¿Cerebro líquido? Descubren el increíble sistema de supervivencia de los monos araña de Yucatán

Científicos descubren que los monos araña desarrollan un cerebro líquido, un sistema donde la cooperación del grupo permite encontrar alimento en la selva.

En la selva de la Península de Yucatán, los monos araña están revelando una forma sorprendente de inteligencia. Investigadores de la UNAM, en colaboración con universidades del Reino Unido, descubrieron que estos primates funcionan como un “cerebro líquido”, un sistema donde la información se comparte entre individuos y el grupo toma decisiones colectivas. Este comportamiento permite que los monos encuentren alimento, se adapten al entorno y respondan a cambios en la selva con una eficiencia notable. El estudio ofrece una nueva forma de entender la inteligencia colectiva en animales y cómo la cooperación puede convertirse en una poderosa estrategia de supervivencia.

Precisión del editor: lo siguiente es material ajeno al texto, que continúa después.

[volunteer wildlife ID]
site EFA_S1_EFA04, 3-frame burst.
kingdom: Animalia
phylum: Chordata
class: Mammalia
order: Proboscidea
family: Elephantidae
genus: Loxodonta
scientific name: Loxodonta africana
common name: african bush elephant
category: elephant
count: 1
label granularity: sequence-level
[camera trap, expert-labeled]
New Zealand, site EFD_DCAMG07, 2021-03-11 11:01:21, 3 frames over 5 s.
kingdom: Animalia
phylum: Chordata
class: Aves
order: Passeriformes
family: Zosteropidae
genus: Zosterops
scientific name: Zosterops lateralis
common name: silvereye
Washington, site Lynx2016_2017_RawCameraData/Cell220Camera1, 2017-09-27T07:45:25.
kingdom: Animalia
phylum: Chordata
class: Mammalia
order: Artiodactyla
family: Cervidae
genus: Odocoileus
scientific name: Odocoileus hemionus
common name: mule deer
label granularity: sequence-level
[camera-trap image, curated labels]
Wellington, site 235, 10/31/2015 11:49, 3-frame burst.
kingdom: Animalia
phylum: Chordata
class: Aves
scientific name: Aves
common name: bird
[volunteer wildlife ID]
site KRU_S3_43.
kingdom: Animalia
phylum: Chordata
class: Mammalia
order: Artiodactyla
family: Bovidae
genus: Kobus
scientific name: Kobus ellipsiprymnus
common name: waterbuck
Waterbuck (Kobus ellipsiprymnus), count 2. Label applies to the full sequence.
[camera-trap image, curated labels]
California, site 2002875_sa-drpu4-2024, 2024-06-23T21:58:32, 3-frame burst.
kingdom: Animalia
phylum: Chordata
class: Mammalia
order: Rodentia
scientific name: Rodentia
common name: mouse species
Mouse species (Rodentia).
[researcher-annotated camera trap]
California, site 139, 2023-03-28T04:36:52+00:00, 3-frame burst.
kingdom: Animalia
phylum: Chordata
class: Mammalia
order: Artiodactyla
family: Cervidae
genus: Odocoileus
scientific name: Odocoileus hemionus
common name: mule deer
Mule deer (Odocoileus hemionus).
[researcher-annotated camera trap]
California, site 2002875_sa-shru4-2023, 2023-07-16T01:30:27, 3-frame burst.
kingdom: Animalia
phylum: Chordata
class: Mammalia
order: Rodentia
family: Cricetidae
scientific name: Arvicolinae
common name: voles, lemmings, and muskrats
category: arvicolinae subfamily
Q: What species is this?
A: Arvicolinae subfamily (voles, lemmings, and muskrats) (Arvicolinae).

Cuando la selva piensa en colectivo: el cerebro líquido de los monos araña

El concepto de cerebro líquido describe sistemas en los que la inteligencia no depende de un solo individuo, sino de la interacción entre muchos. En el caso de los monos araña (Ateles geoffroyi), cada miembro del grupo actúa como un explorador que obtiene información del entorno.

monos araña yucatan

La investigación fue dirigida por el doctor Gabriel Ramos Fernández, del Instituto de Investigaciones en Matemáticas Aplicadas y Sistemas de la UNAM, con la colaboración del Instituto de Física y científicos de las universidades de St Andrews y Edimburgo en Escocia. Los resultados muestran que la inteligencia emerge de la red de interacciones del grupo, permitiendo que los monos accedan a más recursos de los que encontrarían de forma individual.

Cuando separarse es la clave para sobrevivir

Los monos araña tienen una organización social conocida como dinámica de fisión-fusión, un comportamiento que consiste en formar y disolver subgrupos con frecuencia. Durante el día, pequeños grupos se separan para buscar alimento en diferentes zonas de la selva.

Más tarde, estos subgrupos vuelven a reunirse. En ese momento ocurre algo clave: la información sobre la ubicación de árboles frutales o zonas seguras se comparte entre los individuos. Gracias a este proceso, el grupo puede aprovechar mejor los recursos disponibles y desplazarse de manera eficiente por su territorio.

La selva de Yucatán se convirtió en un laboratorio natural

El trabajo de campo se realizó entre 2012 y 2017 en el área natural protegida Otoch Ma’ax yetel Kooh, ubicada en Punta Laguna, Yucatán. Durante jornadas de cuatro a ocho horas, los investigadores registraron cada 20 minutos la composición de los subgrupos, su ubicación y la disponibilidad de alimento.

Para analizar los datos se utilizaron modelos matemáticos avanzados y software especializado, incluyendo herramientas como complejos simpliciales y homología persistente. Estas metodologías permitieron identificar patrones de interacción entre los monos y comprender cómo la información circula dentro del grupo, creando una red colectiva de conocimiento sobre el territorio.

Cómo el grupo decide sin tener un líder

Uno de los hallazgos más interesantes del estudio es que la movilidad y el conocimiento del entorno influyen más que la edad o el sexo en el liderazgo del grupo. Cualquier individuo adulto puede convertirse en guía temporal si posee información útil, como la ubicación de un árbol con frutos.

Este sistema flexible permite que las decisiones surjan de manera natural a partir de la experiencia acumulada de los individuos. En temporadas de sequía, cuando el alimento es más escaso, esta red de intercambio de información se vuelve aún más importante, ya que facilita que el grupo encuentre nuevas fuentes de alimento en un entorno cambiante.

El descubrimiento del cerebro líquido de los monos araña en Yucatán revela que la inteligencia en la naturaleza puede surgir de la cooperación y del intercambio constante de información entre individuos. Gracias a su dinámica social y a su capacidad de compartir conocimiento, estos primates logran adaptarse a un entorno complejo y en constante transformación. El estudio no sólo amplía la comprensión científica sobre el comportamiento animal, sino que también muestra cómo la colaboración puede convertirse en una herramienta esencial para sobrevivir en la selva. Ante un ecosistema que enfrenta presiones cada vez mayores, comprender estos sistemas naturales plantea una pregunta importante: ¿cuántos secretos sobre la inteligencia colectiva siguen ocultos en los bosques del planeta?